The Delaware Supreme Court recently affirmed the trial court’s decision. Two holdings are notable. First, the Supreme Court found that the trial court did not impose an equitable notice requirement at a regular meeting of the board, where Delaware law does not require notice of an agenda. Rather, the “source of inequity” was not a failure of notice, but the defendants’ “decision to secretly plan an ambush after feigning support for the planned governance items.” Second, the Supreme Court found that the trial court properly applied the attendance-by-deception prohibition to a regular meeting of the board, even though the rule arose from decisions involving special meetings. As the Supreme Court found, “[r]egardless of the type of meeting or form of communications, Delaware law does not countenance deception designed to manufacture a quorum or otherwise induce director action.”

Key Takeaway: Directors must deal candidly with their fellow directors. At a minimum, that means not affirmatively deceiving each other into attending regular or special meetings. Infringing on this prohibition may invalidate board-action taken at the meeting.

TenPettry v. Gilead Sciences, Inc., 2020 WL 6870461 (Del. Ch. Nov. 24, 2020) (McCormick, Vice Chancellor)

Once again, Section 220 of the DGCL grants stockholders a qualified right to inspect the corporate books and records that are necessary to satisfy a proper purpose, like investigating suspected corporate wrongdoing or mismanagement, potentially to explore plenary claims. Section 220 rights have gained significance following the development of various doctrines under Delaware law that pose pleading stage hurdles to stockholder plaintiffs. The burden on stockholder plaintiffs to show their entitlement to inspection is minimal—the “credible basis” standard is the “lowest possible burden of proof” under Delaware law. Despite this plaintiff-friendly standard, and perhaps in part because of it, disputes in a Section 220 action tend to balloon beyond the proceeding’s intended summary nature.

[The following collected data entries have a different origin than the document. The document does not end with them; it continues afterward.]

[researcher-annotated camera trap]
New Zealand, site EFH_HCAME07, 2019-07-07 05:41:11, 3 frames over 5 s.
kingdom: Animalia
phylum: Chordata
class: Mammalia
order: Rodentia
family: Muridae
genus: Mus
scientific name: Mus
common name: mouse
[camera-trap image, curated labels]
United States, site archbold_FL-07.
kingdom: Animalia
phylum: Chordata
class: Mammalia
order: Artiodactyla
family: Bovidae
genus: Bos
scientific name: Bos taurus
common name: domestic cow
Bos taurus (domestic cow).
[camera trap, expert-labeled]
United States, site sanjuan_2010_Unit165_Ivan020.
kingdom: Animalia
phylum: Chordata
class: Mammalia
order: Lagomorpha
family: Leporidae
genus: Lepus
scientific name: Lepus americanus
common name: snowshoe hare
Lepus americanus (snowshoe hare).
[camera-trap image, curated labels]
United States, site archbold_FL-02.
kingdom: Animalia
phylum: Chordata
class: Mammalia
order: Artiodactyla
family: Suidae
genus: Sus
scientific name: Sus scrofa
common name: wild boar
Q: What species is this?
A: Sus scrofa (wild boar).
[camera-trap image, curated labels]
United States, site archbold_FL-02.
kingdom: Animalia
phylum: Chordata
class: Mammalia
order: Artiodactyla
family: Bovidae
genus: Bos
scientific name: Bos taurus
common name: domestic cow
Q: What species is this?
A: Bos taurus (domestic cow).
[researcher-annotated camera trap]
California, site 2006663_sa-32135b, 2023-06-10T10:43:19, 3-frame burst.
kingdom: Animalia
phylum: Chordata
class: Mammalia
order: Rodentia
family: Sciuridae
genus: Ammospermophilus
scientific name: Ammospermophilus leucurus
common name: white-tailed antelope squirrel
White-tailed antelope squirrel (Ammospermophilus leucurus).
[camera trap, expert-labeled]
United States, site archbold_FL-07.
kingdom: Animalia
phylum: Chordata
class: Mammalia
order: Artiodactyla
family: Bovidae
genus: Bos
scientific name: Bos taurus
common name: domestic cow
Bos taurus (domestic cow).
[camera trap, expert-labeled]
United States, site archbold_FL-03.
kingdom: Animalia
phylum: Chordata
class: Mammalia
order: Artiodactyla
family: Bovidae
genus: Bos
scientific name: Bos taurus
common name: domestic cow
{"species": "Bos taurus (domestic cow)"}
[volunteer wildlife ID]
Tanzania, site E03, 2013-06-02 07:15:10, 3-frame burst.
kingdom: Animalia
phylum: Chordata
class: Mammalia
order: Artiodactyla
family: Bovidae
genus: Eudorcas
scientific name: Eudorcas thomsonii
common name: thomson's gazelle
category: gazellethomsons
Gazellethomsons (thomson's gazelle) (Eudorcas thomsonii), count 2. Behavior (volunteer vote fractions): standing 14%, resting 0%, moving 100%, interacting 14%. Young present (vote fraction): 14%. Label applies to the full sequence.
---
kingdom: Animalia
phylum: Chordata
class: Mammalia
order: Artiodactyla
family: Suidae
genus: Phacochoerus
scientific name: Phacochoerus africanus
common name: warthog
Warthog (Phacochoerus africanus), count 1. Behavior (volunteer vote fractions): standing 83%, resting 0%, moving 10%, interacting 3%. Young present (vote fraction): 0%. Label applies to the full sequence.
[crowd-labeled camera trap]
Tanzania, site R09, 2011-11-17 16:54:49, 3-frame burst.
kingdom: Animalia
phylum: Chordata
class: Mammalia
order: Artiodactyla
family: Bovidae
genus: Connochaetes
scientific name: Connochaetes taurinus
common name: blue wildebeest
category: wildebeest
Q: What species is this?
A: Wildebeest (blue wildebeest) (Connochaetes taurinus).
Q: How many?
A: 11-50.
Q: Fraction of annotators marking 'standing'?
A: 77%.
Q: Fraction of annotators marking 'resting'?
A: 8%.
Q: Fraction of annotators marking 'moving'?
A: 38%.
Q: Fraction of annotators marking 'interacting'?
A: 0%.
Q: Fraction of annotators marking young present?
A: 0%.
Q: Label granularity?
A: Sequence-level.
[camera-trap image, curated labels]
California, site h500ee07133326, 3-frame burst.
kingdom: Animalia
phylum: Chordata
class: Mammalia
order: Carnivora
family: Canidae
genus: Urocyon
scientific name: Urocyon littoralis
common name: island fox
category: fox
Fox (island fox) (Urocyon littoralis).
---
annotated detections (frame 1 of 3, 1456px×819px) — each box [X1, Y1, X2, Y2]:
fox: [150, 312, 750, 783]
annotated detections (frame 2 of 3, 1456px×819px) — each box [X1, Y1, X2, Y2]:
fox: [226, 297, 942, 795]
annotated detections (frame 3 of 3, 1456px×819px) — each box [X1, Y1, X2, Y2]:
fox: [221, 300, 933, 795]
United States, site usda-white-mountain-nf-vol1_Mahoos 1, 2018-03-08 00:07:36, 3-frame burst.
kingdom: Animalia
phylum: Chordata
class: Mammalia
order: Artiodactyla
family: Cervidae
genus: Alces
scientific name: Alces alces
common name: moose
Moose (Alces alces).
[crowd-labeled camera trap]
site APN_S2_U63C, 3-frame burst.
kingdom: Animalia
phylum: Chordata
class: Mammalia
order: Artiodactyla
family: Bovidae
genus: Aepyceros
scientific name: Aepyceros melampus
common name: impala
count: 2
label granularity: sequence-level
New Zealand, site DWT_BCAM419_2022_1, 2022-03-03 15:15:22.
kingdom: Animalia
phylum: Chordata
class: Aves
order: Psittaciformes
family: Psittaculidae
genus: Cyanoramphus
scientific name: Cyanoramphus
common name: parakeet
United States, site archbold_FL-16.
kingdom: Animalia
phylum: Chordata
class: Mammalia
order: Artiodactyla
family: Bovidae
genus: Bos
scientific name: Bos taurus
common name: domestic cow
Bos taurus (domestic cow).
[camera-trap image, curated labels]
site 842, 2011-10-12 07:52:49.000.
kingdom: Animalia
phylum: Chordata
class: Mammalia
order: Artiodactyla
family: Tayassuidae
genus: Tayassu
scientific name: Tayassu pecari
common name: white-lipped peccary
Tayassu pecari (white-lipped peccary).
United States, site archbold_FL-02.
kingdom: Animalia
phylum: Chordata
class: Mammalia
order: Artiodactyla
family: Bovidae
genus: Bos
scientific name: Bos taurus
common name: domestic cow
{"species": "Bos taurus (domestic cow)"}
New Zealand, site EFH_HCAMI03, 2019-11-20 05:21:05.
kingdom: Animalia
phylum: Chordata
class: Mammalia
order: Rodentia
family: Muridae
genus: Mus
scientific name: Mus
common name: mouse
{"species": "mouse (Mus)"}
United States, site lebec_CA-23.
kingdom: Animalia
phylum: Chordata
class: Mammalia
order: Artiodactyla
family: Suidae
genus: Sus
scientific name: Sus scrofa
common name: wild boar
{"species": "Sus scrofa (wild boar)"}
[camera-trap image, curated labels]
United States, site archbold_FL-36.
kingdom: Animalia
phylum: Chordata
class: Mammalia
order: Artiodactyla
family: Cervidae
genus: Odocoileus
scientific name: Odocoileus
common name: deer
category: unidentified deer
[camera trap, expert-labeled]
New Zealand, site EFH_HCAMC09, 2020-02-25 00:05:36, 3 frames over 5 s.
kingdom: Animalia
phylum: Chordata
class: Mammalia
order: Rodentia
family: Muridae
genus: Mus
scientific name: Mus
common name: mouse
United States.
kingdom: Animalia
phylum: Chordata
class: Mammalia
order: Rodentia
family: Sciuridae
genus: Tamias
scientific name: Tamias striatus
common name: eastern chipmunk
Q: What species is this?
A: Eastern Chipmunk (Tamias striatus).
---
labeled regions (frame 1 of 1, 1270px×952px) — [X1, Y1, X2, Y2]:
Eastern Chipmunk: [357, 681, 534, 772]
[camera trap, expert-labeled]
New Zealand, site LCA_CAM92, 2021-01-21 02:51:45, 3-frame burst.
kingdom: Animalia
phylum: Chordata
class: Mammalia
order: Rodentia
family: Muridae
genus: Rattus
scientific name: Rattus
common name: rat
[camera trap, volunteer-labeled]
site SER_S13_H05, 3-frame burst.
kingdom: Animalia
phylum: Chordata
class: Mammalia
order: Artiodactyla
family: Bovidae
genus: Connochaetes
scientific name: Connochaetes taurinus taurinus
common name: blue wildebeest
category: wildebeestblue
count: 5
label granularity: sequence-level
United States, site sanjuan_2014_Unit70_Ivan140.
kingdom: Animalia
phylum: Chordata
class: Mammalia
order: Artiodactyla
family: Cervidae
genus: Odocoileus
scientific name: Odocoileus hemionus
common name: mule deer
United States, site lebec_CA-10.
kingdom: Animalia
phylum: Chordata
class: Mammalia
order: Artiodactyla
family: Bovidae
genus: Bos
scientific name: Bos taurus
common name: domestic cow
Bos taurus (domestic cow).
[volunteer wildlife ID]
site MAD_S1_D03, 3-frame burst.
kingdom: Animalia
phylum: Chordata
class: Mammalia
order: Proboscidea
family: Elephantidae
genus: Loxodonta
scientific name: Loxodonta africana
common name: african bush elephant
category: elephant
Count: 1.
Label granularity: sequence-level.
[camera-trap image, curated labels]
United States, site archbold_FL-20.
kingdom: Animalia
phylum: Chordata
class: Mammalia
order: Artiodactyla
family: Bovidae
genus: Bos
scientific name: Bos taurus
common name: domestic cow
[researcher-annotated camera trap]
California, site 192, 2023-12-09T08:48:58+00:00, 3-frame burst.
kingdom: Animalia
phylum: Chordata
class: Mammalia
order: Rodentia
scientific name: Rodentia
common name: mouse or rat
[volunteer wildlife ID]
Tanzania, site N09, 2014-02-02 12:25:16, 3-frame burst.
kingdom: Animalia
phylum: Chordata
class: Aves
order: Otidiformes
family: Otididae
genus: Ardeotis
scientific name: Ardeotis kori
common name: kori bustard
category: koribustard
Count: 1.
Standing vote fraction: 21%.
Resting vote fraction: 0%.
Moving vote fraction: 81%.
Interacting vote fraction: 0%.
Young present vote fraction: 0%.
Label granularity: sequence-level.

What makes this Section 220 decision notable is the Court of Chancery’s observation of a negative trend, in addition to its proscribed cure. This action involved circumstances where the plaintiff’s credible basis was rather strong and the defendant nonetheless offered a plethora of defenses, including some bordering on “absurd.” According to the Court, the defense strategy was “overly aggressive” and, more broadly, “epitomize[d] a trend.” As the Court elaborated, “defendants are increasingly treating Section 220 actions as ‘surrogate proceeding[s] to litigate the possible merits of the suit’ and ‘place obstacles in the plaintiffs’ way to obstruct them from employing it as a quick and easy pre-filing discovery tool.’” In the Court’s opinion, defendants adopt this strategy believing that there is no real downside. But the potential downside is the Court of Chancery’s “power to shift fees as a tool to deter abusive litigation tactics.” Here, in addition to awarding inspection, the Court granted plaintiffs leave to request fee-shifting under the bad faith exception to the American rule.

Key Takeaway: A corporation remains entitled vigorously to defend against a Section 220 inspection and probe the legitimacy of a plaintiff’s stated purposes. But corporations must be careful to avoid scorched earth defense strategies and should remain mindful of proportionality considerations in summary books-and-records proceedings.